→ **SELECTED EXCERPT**:

A counted words list to help with proof reading

DavidHaslam commented 7 years ago

FIO: The attached Zip file contains a counted words list for the verse text only, excluding notes.

merged.vpl.words.count.txt.zip

It may be of use for proof reading, etc.

Notes:

Hyphens and the apostrophe were retained as parts of words.
Bracketed text was not excluded (e.g. the Prologues for Ecclesiasticus)
Spellings were not standardized in 1611 like they became in modern English
Letter case was preserved.

DavidHaslam commented 7 years ago

I was surprised to see the digit 1 at the top of the list. Not yet located this.

DavidHaslam commented 7 years ago

Technical tip: Although the hyphen/minus is a punctuation mark, the hyphen U+2010 is not.

To generate the words list, I temporarily replaced the hyphen/minus by the hyphen, so that these were not removed when I used the PCRE class [[:punct:]] in a subsequent search/replace pattern.

A similar method was used to retain the sole apostrophe.

DavidHaslam commented 7 years ago

Windows users may like to know that I generated the counted words list by means of a bespoke TextPipe filter.

DavidHaslam commented 7 years ago

A further contrast with modern editions. The KJV of 1611 had a greater number of common nouns capitalised. Here's one such example:

00079   temple
00255   Temple
00010   temples
00003   Temples

Contrast this with a modern KJV (albeit without the DC books):

000204  temple
000009  temples

But here's the same for just the DC books:

000131  temple
000003  temples

The noun temple never occurs at the start of a sentence, so it was a useful candidate for the comparison.

→ **TASK 1**:
Decide whether each statement below agrees with the word-list thread. Answer yes or no for each, and quote the words of the thread that settle it.
(a) Letter case was changed when the list was made.
(b) The list covers the notes as well as the verse text.
(c) The list was generated with a bespoke TextPipe filter.
→ **TASK 2**:
Answer these questions from the word-list thread.
(a) What appeared at the top of the list?
(b) What character temporarily took the place of the hyphen/minus?
(c) What count does the 1611 list give for "Temple" with a capital letter?
→ **TASK 3**: Copy the word-list thread from "Spellings were not" to "yet located this.", substituting "startled" for "surprised".

→ **THE DATA**:

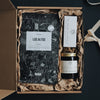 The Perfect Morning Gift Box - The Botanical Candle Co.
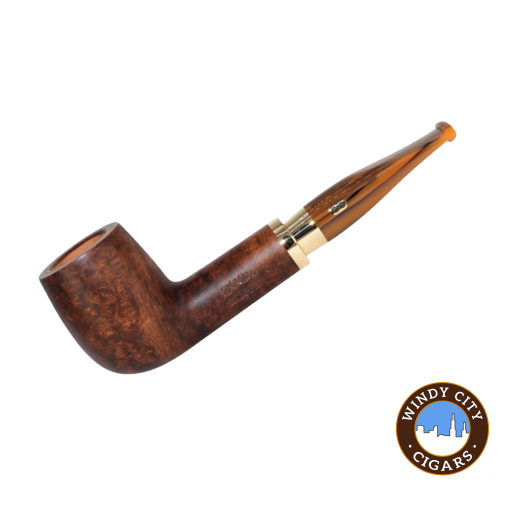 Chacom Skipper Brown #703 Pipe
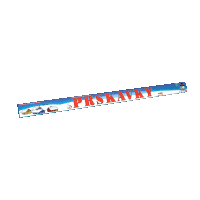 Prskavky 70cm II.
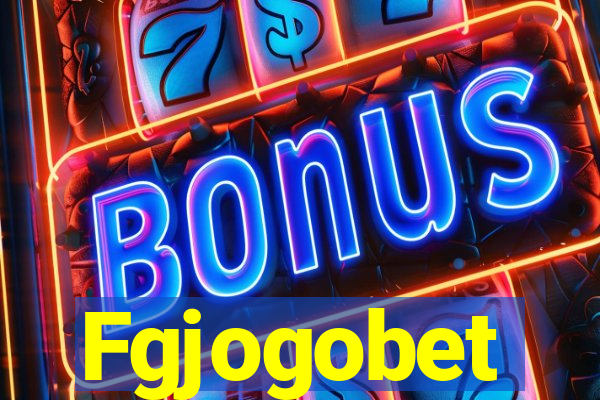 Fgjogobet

→ **SOLUTION 1**:
(a) No: "Letter case was preserved."
(b) No: "a counted words list for the verse text only, excluding notes."
(c) Yes: "I generated the counted words list by means of a bespoke TextPipe filter."

→ **SOLUTION 2**:
(a) The digit 1.
(b) The hyphen U+2010.
(c) 00255.

→ **SOLUTION 3**:
Spellings were not standardized in 1611 like they became in modern English
Letter case was preserved.

DavidHaslam commented 7 years ago

I was startled to see the digit 1 at the top of the list. Not yet located this.